- Chikanpara Location in West Bengal, India Chikanpara Chikanpara (India)
- Coordinates: 22°56′10″N 88°46′16″E﻿ / ﻿22.936231°N 88.771246°E
- Country: India
- State: West Bengal
- District: North 24 Parganas

Population (2011)
- • Total: 9,594

Languages
- • Official: Bengali, English
- Time zone: UTC+5:30 (IST)
- PIN: 743287
- Vehicle registration: WB
- MLA: Phulin Bihary Roy
- Website: north24parganas.nic.in

= Chikanpara =

Chikanpara is a census town in the Gaighata CD block in the Bangaon subdivision of the North 24 Parganas district in state of West Bengal, India.

== Geography ==

===Location===
Chikanpara is bounded by Katakhali and Ganti villages on the north, Shimulpur census town on the east, Karola village on the south, and Gutri, Kaya, Pansila and Hudasimulpur villages on the west. Thakurnagar has not been identified as a separate location in 2011 census.

===Area overview===
The area shown in the map was a part of Jessore district from 1883. At the time of Partition of Bengal (1947) the Radcliffe Line placed the police station areas of Bangaon and Gaighata of Jessore district in India and the area was made a part of 24 Parganas district. The renowned novelist, Bibhutibhushan Bandopadhyay (of Pather Panchali fame) belonged to this area and many of his writings portray his experience in the area. It is a flat plain located in the lower Ganges Delta. In the densely populated area, 16.33% of the population lives in the urban areas and 83.67% lives in the rural areas.
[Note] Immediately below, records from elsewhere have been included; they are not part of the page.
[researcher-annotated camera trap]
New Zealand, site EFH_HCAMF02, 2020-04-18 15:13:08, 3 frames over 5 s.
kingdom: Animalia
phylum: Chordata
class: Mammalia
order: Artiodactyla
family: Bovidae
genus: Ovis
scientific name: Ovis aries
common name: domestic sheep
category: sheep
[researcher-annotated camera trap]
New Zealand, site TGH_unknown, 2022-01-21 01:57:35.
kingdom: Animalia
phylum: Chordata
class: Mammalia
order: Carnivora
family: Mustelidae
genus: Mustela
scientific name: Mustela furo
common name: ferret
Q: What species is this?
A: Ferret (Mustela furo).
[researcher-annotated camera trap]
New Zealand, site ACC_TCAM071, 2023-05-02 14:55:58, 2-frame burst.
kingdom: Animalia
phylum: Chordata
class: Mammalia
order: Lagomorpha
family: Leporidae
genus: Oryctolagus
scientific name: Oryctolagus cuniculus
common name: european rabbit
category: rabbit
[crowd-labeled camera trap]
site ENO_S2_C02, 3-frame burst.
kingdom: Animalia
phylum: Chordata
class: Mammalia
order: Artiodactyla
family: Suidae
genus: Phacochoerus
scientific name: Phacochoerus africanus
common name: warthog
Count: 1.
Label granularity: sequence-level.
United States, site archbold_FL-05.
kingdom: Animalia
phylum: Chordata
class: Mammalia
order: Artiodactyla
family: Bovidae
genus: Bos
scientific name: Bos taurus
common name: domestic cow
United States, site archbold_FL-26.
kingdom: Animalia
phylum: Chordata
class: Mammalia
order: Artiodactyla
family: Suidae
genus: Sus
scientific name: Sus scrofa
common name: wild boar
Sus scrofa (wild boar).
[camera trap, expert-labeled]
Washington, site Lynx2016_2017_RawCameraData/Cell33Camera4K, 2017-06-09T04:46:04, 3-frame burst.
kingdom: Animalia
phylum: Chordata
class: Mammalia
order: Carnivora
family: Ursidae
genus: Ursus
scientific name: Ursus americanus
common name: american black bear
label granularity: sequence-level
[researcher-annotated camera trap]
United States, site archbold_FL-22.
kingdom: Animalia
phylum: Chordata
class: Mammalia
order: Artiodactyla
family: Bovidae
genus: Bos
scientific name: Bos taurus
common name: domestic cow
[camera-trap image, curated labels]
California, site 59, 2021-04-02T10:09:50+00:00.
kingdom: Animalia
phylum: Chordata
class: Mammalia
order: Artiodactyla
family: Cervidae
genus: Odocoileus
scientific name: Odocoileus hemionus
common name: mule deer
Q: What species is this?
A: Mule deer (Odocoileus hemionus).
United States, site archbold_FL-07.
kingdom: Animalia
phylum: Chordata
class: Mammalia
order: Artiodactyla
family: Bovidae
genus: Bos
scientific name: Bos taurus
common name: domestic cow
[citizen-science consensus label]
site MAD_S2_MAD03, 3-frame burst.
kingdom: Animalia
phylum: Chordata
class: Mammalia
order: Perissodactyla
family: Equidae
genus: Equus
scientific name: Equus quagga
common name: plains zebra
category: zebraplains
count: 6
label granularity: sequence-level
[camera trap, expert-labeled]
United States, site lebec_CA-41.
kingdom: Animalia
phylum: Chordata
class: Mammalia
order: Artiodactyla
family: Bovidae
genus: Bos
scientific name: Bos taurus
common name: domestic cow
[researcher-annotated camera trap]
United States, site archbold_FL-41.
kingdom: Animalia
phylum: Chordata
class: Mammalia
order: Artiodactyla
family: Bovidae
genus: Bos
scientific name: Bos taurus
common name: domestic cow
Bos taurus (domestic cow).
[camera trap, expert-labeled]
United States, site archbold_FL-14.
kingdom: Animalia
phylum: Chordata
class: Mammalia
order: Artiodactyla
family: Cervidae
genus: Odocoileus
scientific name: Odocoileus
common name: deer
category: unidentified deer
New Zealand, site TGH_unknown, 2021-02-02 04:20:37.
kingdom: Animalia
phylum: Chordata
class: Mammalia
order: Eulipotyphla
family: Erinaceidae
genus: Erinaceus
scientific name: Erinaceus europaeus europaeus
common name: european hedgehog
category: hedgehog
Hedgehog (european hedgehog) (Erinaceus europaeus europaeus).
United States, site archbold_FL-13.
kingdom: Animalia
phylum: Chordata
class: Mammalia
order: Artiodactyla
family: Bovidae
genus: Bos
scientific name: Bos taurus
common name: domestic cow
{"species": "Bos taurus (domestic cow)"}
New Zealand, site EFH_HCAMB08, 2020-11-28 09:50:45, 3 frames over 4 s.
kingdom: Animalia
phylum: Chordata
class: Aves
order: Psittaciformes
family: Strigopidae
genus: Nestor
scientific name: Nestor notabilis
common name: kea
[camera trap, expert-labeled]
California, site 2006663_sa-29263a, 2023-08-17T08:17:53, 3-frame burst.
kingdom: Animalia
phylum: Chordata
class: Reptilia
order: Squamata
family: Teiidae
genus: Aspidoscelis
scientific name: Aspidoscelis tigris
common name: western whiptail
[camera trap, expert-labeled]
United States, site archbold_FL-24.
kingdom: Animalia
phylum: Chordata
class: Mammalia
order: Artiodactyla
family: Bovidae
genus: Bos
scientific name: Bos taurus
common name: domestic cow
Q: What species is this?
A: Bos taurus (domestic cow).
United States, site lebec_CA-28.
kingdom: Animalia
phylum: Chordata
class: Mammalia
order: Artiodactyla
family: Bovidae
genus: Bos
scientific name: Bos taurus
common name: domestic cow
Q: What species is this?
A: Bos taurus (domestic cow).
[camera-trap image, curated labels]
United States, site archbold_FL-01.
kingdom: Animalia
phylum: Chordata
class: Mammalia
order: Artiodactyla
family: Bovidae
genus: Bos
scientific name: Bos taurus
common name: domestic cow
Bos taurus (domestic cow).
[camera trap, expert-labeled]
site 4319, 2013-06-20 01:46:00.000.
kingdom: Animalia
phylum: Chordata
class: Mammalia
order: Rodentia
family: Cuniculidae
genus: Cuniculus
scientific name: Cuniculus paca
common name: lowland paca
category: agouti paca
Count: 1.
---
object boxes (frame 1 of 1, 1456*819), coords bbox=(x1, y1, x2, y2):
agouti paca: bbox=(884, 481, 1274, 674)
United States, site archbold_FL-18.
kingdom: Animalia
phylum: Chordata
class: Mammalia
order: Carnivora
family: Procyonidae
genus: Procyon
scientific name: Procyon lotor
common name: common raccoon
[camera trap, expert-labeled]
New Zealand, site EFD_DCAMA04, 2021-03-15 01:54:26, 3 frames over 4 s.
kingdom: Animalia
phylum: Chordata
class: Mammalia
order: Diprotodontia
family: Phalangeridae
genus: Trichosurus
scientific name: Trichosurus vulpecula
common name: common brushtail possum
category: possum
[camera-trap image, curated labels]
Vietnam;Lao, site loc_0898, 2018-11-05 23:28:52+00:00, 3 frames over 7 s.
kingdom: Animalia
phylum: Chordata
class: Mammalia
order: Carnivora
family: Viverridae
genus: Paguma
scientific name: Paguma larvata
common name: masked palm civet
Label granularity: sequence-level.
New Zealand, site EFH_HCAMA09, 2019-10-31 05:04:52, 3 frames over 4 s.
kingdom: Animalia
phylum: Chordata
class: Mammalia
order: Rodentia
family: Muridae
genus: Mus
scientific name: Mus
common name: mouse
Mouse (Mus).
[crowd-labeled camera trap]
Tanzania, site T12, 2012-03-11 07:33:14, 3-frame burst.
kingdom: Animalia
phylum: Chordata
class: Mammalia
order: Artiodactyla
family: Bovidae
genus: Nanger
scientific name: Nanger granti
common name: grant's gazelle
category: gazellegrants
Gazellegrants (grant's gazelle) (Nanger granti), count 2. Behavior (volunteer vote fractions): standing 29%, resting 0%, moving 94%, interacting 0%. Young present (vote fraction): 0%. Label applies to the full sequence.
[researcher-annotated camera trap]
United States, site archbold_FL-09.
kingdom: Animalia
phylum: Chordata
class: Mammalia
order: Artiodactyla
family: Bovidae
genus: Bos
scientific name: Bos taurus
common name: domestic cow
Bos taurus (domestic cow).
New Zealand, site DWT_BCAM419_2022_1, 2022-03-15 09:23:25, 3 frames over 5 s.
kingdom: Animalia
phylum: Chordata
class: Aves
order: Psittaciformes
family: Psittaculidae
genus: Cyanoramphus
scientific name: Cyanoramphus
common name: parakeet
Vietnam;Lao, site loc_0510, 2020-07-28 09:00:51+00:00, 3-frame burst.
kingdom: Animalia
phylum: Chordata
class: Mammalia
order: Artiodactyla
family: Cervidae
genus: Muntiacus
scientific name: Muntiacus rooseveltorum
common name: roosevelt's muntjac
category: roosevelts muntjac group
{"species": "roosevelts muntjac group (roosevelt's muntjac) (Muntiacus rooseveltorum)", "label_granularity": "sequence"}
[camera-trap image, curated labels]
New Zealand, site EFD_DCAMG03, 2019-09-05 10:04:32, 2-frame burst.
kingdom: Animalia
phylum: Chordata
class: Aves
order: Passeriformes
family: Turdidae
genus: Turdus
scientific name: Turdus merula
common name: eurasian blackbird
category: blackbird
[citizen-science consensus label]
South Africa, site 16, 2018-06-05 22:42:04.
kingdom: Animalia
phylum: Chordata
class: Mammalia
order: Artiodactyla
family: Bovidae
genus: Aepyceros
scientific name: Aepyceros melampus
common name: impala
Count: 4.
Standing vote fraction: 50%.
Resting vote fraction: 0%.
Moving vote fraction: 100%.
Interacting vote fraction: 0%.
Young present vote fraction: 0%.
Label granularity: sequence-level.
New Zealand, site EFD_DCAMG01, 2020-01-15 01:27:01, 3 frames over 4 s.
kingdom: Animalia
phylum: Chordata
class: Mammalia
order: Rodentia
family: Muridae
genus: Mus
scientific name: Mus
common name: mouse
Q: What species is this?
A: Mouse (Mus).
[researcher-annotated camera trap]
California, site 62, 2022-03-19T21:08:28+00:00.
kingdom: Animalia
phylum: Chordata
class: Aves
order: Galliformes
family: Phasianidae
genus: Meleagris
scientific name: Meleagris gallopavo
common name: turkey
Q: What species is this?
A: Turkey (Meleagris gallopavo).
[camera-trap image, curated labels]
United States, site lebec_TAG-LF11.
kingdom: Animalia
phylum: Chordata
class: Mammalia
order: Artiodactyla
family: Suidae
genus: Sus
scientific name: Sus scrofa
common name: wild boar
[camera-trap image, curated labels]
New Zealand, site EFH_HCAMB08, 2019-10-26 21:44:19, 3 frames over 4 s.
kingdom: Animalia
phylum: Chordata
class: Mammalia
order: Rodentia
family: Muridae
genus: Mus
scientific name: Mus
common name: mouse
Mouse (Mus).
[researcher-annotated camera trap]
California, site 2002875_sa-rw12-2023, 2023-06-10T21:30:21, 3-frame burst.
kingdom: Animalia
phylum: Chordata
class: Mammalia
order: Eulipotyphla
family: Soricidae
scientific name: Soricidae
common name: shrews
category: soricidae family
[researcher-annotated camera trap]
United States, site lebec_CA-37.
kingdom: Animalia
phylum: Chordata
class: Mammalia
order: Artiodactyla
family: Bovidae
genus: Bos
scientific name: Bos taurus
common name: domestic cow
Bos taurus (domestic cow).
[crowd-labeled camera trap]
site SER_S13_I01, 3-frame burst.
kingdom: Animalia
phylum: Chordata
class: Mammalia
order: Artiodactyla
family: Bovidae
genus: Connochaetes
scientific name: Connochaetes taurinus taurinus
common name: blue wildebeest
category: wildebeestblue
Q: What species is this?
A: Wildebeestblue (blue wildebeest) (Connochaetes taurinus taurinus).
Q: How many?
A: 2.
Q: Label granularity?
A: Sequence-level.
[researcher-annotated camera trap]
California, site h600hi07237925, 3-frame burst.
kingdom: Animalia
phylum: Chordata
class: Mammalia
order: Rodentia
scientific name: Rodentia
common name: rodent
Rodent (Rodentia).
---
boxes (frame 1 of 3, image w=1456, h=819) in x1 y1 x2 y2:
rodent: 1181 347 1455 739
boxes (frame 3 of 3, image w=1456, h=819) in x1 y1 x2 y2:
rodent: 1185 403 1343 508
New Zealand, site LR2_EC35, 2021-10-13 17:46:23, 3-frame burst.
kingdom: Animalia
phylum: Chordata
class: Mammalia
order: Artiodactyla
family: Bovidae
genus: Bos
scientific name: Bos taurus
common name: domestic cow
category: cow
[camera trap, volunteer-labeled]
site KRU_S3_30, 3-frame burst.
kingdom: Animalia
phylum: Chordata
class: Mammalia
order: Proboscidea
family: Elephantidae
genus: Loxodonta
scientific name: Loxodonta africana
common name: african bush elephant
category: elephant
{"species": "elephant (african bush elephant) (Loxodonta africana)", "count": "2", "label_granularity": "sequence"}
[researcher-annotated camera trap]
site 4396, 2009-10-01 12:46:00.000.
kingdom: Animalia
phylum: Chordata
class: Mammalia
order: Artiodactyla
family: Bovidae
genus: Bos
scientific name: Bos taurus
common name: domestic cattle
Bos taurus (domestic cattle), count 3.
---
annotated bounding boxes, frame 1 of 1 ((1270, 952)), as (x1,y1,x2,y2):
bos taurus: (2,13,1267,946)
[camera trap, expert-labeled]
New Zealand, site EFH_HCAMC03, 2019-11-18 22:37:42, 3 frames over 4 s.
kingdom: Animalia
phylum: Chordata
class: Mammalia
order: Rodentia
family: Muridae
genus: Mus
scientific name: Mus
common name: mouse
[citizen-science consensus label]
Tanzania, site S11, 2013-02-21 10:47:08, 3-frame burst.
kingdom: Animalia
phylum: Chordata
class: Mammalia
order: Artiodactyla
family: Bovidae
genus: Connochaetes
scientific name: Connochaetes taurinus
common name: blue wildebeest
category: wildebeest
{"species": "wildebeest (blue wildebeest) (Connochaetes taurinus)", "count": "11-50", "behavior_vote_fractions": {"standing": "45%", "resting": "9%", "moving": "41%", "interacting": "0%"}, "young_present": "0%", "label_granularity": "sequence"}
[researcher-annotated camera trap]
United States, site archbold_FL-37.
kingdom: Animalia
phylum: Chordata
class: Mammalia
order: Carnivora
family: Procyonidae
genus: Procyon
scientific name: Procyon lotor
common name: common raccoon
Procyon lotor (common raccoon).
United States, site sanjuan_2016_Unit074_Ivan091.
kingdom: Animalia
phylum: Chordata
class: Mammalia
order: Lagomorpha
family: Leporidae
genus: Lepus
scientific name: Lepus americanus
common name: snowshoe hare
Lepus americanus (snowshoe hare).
Note: The map alongside presents some of the notable locations in the subdivision. All places marked in the map are linked in the larger full screen map.

== Demographics ==
According to the 2011 Census of India, Chikanpara had a total population of 9,594, of which 4,784 (50%) were males and 4,810 (50%) were females. The population in the age range 0–6 years was 760. The total number of literate persons in Chikanpara was 8,058 (91.22% of the population over 6 years).

== Education ==
P. R. Thakur Government College, Thakurnagar High School and Thakurnagar Girls High School at Thakurnagar are located nearby.